De quelle couleur est donc Dieu pour permettre de telles aberrations ? Pour permettre que des hommes asservissent d’autres hommes dans le confort fumeux de sophismes indécents. Pour accorder rien que des avantages aux uns et rien que des déboires aux autres. Quelle injustice que les plus grandes richesses se retrouvent dans les sols de pays dits développés et que seuls les caprices de l’agriculture concèdent quelques produits rabougris à ces républiques de banane ! Quelle fatalité qu’après ou en même temps que l’Afrique, les seuls foyers de tension qu’on enregistre actuellement se situent au Moyen-Orient, en Asie entre Corée du Nord et Corée du Sud, entre Chinois continentaux et Chinois insulaires! La Bosnie en Europe fait figure d’accident : Hitler renait à soixante-six ans d’intervalle, dans tout l’éclat de ses fameuses théories sur l’épuration raciale.

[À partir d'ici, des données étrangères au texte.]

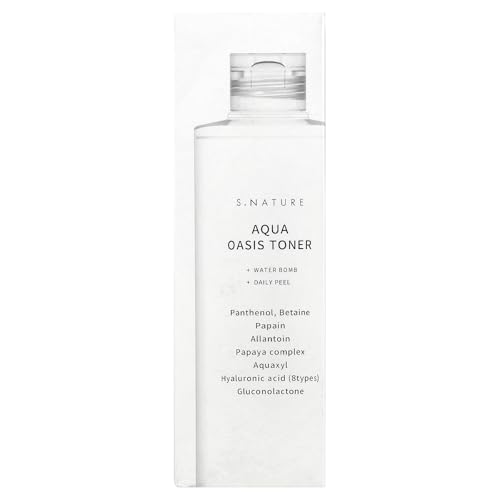 S.NATURE Aqua Oasis Toner | PHA, Soothing and Calming Skin,Hydrating, Refreshing Toner for All Skin Types, Korean Skin Care, Vegan | 300ml, 10.14 Fl Oz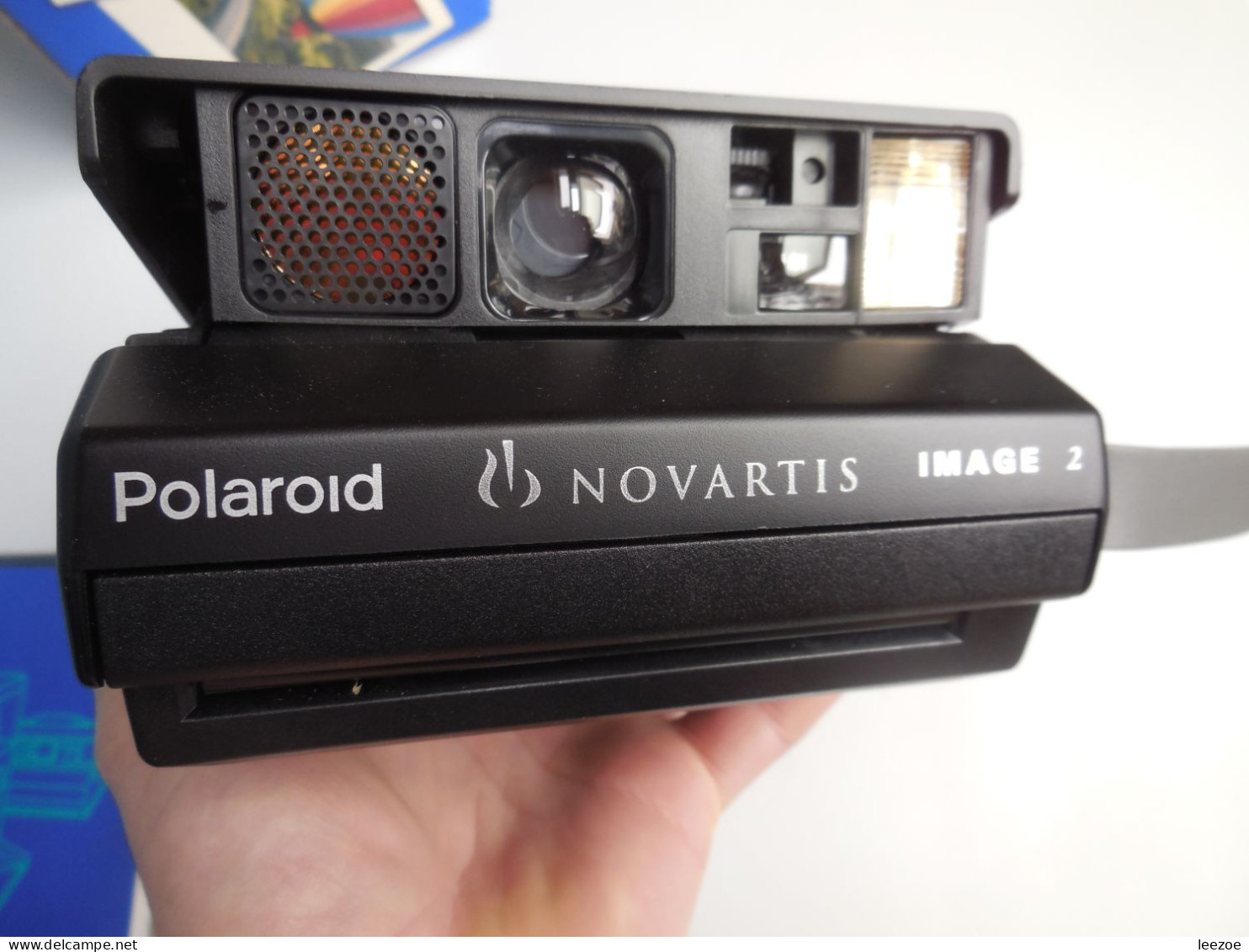 appareil photo POLAROID IMAGE 2 NOVARTIS (laboratoire médical) testé sans film flash OK, RARE (ref23.5.pola2)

De quelle couleur est donc Dieu pour ne pas prendre pitié de ces pauvres diables d’Haïtiens souffrant sous d’autres noms depuis la nuit des temps de toutes les plaies d’Égypte sans espoir de s’en sortir? Pour ne pas opérer le Miracle de l’Union, de la Concorde, de la Solidarité à l’endroit de ce peuple pourri par ses élites dirigeantes, catapultées de l’extérieur. Cela fait trop longtemps que l’Esprit Saint, fluide et léger prend ses aises quelque part sur un palmiste altier ou un mapou géant sans un souffle de commisération pour ceux qui pourtant ne cessent de le supplier d’intervenir dans leur destin. N’y aurait-il pas d’autre lecture de la réalité haïtienne que celle de la dégradation accélérée, d’autre vision que celle de la destruction?

Si l’homme est le même sous tous les cieux, si la différence entre les humains n’est qu’une affaire de circonstance, alors que Dieu se dépêche de dire à la Communauté Internationale qu’Haïti est un pays fondé sur l’union de ses fils, sur la solidarité et la concorde entre ses membres et ce dont elle a besoin c’est moins de l’application d’une quelconque idéologie salvatrice que de la satisfaction immédiate des besoins légitimes. Le seul espoir qu’il reste à ce pays détruit et défait moralement c’est que Dieu soit positivement daltonien et que désormais il prenne soin de tous ses fils avec une passion égale à celle qu’il connait depuis plus de vingt siècles.